* [Exercise instructions]
**a.** In the securities description, under what symbol is the company's common stock listed on the New York Stock Exchange?
**b.** Continue the securities description from its last sentence.
Text segment START
Description of the Company's Securities
EX-4.4 2 exhibit44descriptionof.htm EXHIBIT 4.4 Exhibit
EMERGENT BIOSOLUTIONS INC.
DESCRIPTION OF SECURITIES
The following description of our capital stock is intended as a summary only and therefore is not a complete description of our capital stock. This description is based upon, and is qualified by reference to, our certificate of incorporation, our by-laws and applicable provisions of Delaware corporate law. You should read our certificate of incorporation and by-laws, which are filed as exhibits to the Annual Report on Form 10-K to which this exhibit is attached.
Our authorized capital stock consists of 200,000,000 shares of common stock, $0.001 par value per share, and 15,000,000 shares of preferred stock, $0.001 par value per share, of which 100,000 shares have been designated as series A junior participating preferred stock. As of December 31, 2019, no shares of preferred stock were outstanding.
Voting Rights. The holders of our common stock are entitled to one vote per share with respect to each matter presented to our stockholders on which the holders of common stock are entitled to vote and do not have cumulative voting rights. An election of directors by our stockholders is determined by a plurality of the votes cast by the stockholders entitled to vote on the election.
Dividends. Holders of common stock are entitled to receive proportionately any dividends as may be declared by our Board of Directors, subject to any preferential dividend rights of outstanding preferred stock.
Liquidation and Dissolution. In the event of our liquidation or dissolution, the holders of common stock are entitled to receive ratably all assets available for distribution to stockholders after the payment of all debts and other liabilities and subject to the prior rights of any outstanding preferred stock.
Other Rights. Holders of common stock have no preemptive, subscription, redemption or conversion rights. The rights, preferences and privileges of holders of common stock are subject to and may be adversely affected by the rights of the holders of shares of any series of preferred stock that we may designate and issue in the future.
Listing. Our common stock is listed on the New York Stock Exchange under the symbol “EBS.”
Transfer Agent and Registrar. The transfer agent and registrar for our common stock is Broadridge Corporate Issuer Solutions, Inc.
Under the terms of our certificate of incorporation, our Board of Directors is authorized to issue shares of preferred stock in one or more series without stockholder approval. Our Board of Directors has the discretion to determine the rights, preferences, privileges and restrictions, including voting rights, dividend rights, conversion rights, redemption privileges and liquidation preferences, of each series of preferred stock. Authorizing our Board of Directors to issue preferred stock and determine its rights and preferences has the effect of eliminating delays associated with a stockholder vote on specific issuances. Currently, we have no shares of preferred stock outstanding.
Text segment END
Data segment START
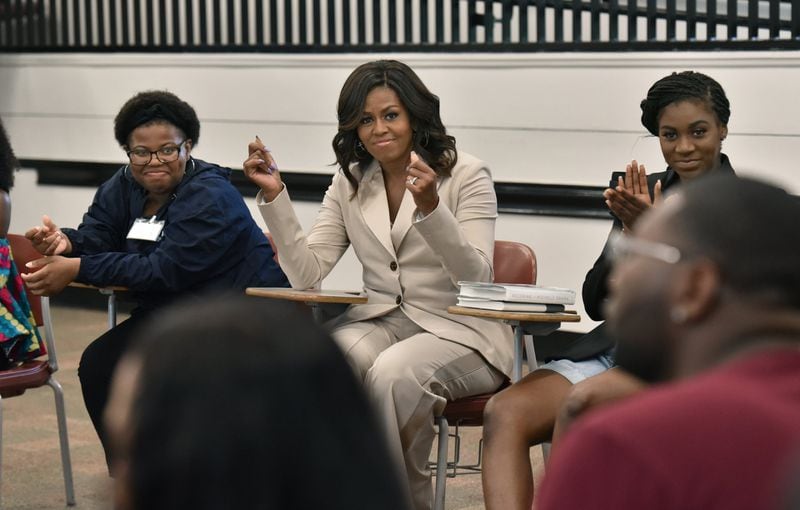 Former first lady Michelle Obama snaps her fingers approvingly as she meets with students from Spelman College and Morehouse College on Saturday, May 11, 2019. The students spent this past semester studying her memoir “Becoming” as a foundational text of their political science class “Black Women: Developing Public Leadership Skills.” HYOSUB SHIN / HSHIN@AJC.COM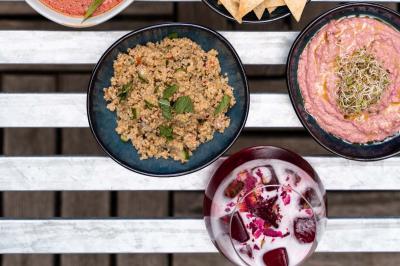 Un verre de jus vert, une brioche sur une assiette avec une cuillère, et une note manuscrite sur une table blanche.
Data segment END
* [Activity answers]
**a.** EBS

**b.**
If we decide to issue any preferred stock, we will describe in a prospectus or supplement thereto the specific terms of the preferred stock, including, if applicable, the following:
the title and stated value;
the number of shares we are offering;
the liquidation preference per share;
the purchase price;
the dividend rate, period and payment date, and method of calculation for dividends;
whether dividends will be cumulative and, if cumulative, the date from which dividends will accumulate;
the relative ranking and preference of the preferred stock as to dividend rights and rights if we liquidate, dissolve or wind up our affairs;
the procedures for any auction and remarketing;
the provisions for a sinking fund;
the provisions for redemption or repurchase and any restrictions on our ability to exercise those redemption and repurchase rights;
the listing of the preferred stock on any securities exchange or market;
whether the preferred stock will be convertible into our common stock and, if convertible, the conversion price, or how it will be calculated, and the conversion period;
whether the preferred stock will be exchangeable into debt securities and, if exchangeable, the exchange price, or how it will be calculated, and the exchange period;
voting rights of the preferred stock;
restrictions on transfer, sale or other assignment;
whether interests in the preferred stock will be represented by depositary shares;
a discussion of any material U.S. federal income tax considerations applicable to the preferred stock;
any limitations on issuance of any class or series of preferred stock ranking senior to or on a parity with the series of preferred stock as to dividend rights and rights if we liquidate, dissolve or wind up our affairs; and
any other specific terms, preferences, rights or limitations of, or restrictions on, the preferred stock.
The preferred stock could have other rights, including economic rights that are senior to our common stock that could adversely affect the market value of our common stock. The issuance of the preferred stock may also have the effect of delaying, deferring or preventing a change in control of us without any action by the shareholders.
2.875% Convertible Senior Notes Due 2021
We currently have approximately $10.6 million of 2.875% senior notes due 2021. The notes bear cash interest at a rate of 2.875% per year until maturity. Interest is payable semiannually in arrears on January 15 and July 15 of each year. On November 14, 2017, we issued a notice of termination of conversion rights for our outstanding notes, (which were previously convertible), of which $250.0 million was outstanding as of the notice date. In connection with the notice of termination, bondholders were given the option to convert their notes into our stock at a rate of 32.386 per $1,000 of principal outstanding, plus a make-whole of an additional 3.1556 shares per $1,000 principal outstanding, in accordance with the terms of the indenture. We were not obligated to pay accrued or unpaid interest on converted notes, and bondholders who did not convert by the deadline of December 28, 2017 retained their bonds but lost the conversion rights associated with the notes and will be paid interest of 2.875% until the earlier of maturity of the Notes in 2021 or the bonds being called and repaid in full by us. Between November 14, 2017 and December 28, 2017, approximately $239.4 million of bonds were converted into 8.5 million shares of our common stock.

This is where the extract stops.